WHAT IS EXPECTED
Look through the lines below and copy each one that includes "https".

= Beginning of Section =

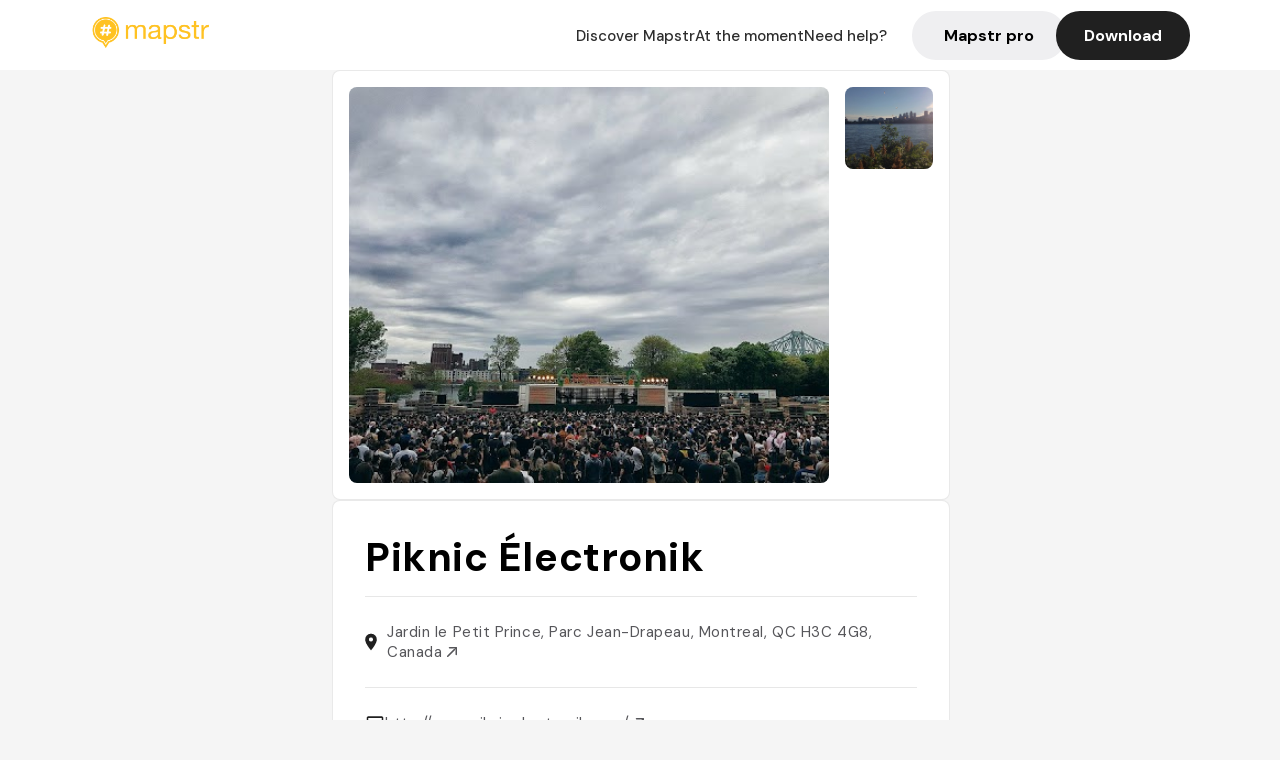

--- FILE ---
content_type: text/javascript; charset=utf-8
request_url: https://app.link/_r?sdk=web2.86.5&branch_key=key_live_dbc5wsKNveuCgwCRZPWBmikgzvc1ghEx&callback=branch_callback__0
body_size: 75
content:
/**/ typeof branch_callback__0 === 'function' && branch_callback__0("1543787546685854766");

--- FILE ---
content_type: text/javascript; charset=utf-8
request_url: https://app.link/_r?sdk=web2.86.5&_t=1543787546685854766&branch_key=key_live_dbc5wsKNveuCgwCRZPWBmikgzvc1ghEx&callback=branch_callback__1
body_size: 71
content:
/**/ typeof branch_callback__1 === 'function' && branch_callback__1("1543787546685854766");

= End of Section =

EXERCISE OUTPUT
request_url: https://app.link/_r?sdk=web2.86.5&branch_key=key_live_dbc5wsKNveuCgwCRZPWBmikgzvc1ghEx&callback=branch_callback__0
request_url: https://app.link/_r?sdk=web2.86.5&_t=1543787546685854766&branch_key=key_live_dbc5wsKNveuCgwCRZPWBmikgzvc1ghEx&callback=branch_callback__1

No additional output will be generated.